Ardi dan Alvian sempat bertatapan, kemudian mereka tersenyum. Sudah pasti, mereka pasti kaget melihatku bersikap seperti ini, tapi mereka terlihat tersenyum. Hihi.
“Dia itu mantan gebetannya si Ardi, terus dia pindah ke Bali, sampe sekarang Ardi masih sayang sama dia, tapi Reisya udah nggak ada kabar,”
“ohh, kenapa lo nggak ke Bali aja, Di?” tanyaku.
Ardi hanya tersenyum, menatapku dengan tatapan sedih. Apa maksudnya? Mungkin ada sesuatu yang terjadi antara dia dam Reisya, yaah layaknya anak muda yang mengalami semacam patah hati.

....................................................................................

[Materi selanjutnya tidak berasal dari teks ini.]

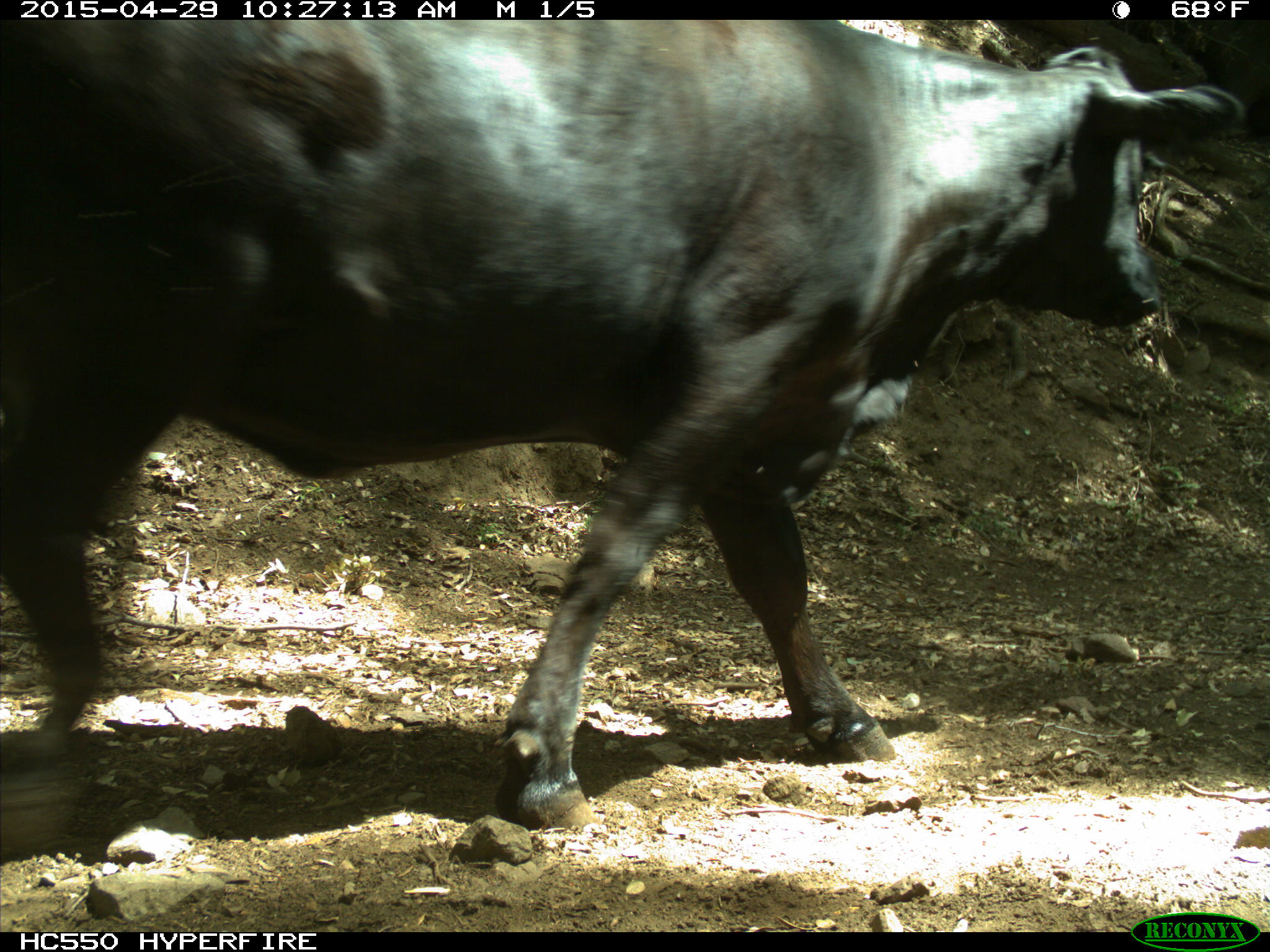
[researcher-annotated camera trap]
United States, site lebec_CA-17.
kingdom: Animalia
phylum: Chordata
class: Mammalia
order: Artiodactyla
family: Bovidae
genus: Bos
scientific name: Bos taurus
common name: domestic cow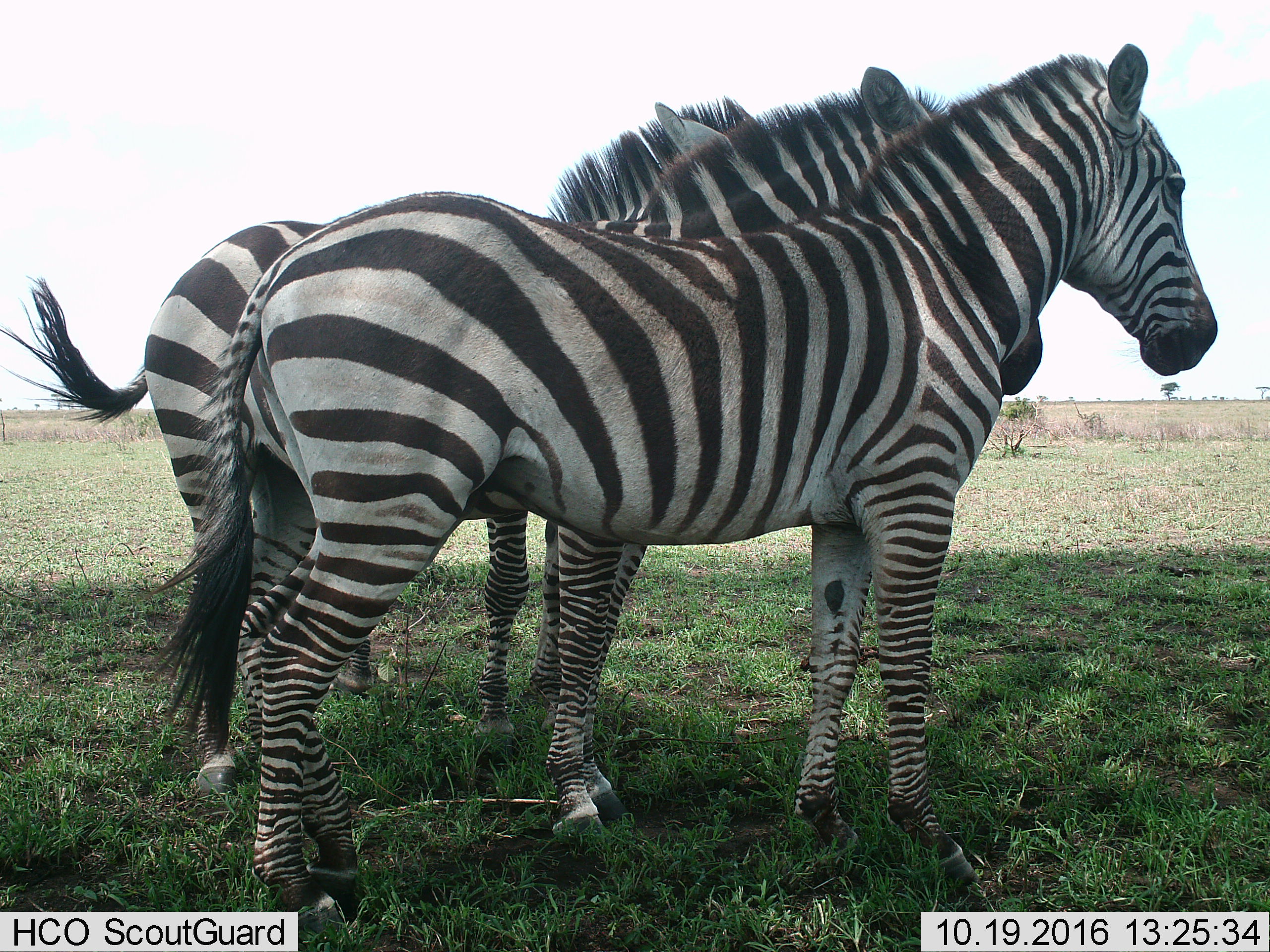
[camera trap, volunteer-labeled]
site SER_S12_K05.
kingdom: Animalia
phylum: Chordata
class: Mammalia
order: Perissodactyla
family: Equidae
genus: Equus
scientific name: Equus quagga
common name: plains zebra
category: zebraplains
Zebraplains (plains zebra) (Equus quagga), count 3. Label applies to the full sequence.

Aku berjalan di sepanjang koridor, mengikuti arus siswa menuju kantin. Hari ini hari pertama aku menginjakkan kaki menuju kantin sekolahku. Hari kedua di sekolah baruku. Aku hanya baru berkenalan dengan beberapa siswa, itupun hanya di kelasku.
Aku juga tidak pernah bertemu ‘dia’lagi. Entah dimana, aku hanya ingin menyapanya, dan menanyakan apakah dia masih membenciku sejak enam bulan yang lalu.
Sheila, dia teman baruku di sekolah ini. Dia teman sebangkuku yang pertama kali menyapaku ketika aku menginjakkan kaki, dia yang menemaniku berkeliling sekolah, menemaniku mendaftarkan ku sebagai anggota mading. Dia yang menemaniku sepanjang hari di sekolah ini.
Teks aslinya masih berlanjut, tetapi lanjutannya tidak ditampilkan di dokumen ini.